The limitations of this study are as follows. Since we only included trauma deaths, we do not capture the total incidence of traumatic aortic injury. Several factors affecting trauma mortality such as distance to major trauma centers at time of injury and other concomitant injuries were not analyzed. One difficulty in translating the success of the military experience to civilian trauma is notification. In the military, injuries usually occur when other team members are immediately available to assist and notify medical personnel. Civilian gunshot trauma, on the other hand, is more often in the context of homicide and suicide where the people involved try to avoid discovery. Indeed, we used time of EMS notification as a surrogate for time of injury (Table 1 and Table 5) since the latter was not known in all cases. Operative reports to review the aortic repair techniques used were not available. We also report a modest incidence of potentially preventable deaths with aortic injury: 14 patients per year, equal to 7% of all deaths with aortic injury (n = 192) or 2% of all preventable or potentially preventable deaths in Harris County in 2014 (n = 668) [7]. These limitations are counterbalanced by the strengths of this study, which include review of all trauma deaths in the region, the high autopsy rate, and precise anatomic descriptions of aortic injury. When taken in conjunction with our previous work [8], this study better elucidates the scope of the problem as well as potential solutions.
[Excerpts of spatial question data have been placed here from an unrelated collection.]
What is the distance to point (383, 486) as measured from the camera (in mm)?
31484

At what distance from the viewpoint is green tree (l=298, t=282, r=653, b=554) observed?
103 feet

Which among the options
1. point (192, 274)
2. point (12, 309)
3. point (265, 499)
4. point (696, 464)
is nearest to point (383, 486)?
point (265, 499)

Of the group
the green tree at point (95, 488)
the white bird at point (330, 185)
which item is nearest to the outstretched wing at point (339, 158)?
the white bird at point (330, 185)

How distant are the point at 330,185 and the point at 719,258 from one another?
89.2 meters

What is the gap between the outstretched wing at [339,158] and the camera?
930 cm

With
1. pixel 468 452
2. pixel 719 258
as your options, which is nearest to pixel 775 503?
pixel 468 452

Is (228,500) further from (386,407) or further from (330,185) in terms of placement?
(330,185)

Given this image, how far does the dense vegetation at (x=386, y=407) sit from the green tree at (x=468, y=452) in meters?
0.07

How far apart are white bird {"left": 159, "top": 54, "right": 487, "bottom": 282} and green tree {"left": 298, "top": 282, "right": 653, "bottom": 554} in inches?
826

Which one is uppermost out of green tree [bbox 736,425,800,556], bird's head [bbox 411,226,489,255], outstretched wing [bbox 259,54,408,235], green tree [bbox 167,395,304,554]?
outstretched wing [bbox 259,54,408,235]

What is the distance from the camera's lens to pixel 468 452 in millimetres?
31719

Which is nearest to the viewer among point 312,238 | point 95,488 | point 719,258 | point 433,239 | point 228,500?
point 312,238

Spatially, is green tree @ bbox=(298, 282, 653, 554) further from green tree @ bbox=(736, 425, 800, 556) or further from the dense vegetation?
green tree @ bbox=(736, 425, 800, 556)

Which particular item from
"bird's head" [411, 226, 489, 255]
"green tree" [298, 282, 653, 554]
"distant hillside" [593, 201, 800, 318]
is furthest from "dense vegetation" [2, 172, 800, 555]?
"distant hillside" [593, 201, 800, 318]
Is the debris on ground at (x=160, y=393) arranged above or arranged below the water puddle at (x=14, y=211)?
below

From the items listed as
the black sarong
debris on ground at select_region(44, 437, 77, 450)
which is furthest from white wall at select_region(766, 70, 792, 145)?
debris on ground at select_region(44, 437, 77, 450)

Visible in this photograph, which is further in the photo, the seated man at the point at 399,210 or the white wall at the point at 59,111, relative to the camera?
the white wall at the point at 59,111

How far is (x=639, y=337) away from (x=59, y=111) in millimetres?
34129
In conclusion, aortic trauma is highly lethal, with 7% of deaths with traumatic aortic injury being potentially preventable and no deaths being preventable. This is in contrast to the 36% preventable/potentially preventable rate in the overall population. Non-preventable deaths were more often a result of blunt trauma and involved the thoracic aorta, whereas potentially preventable deaths were more often a result of penetrating trauma and involved the abdominal aorta. Optimal prehospital and ED treatment include temporizing hemorrhage control, hemostatic resuscitation, and faster transport to definitive treatment.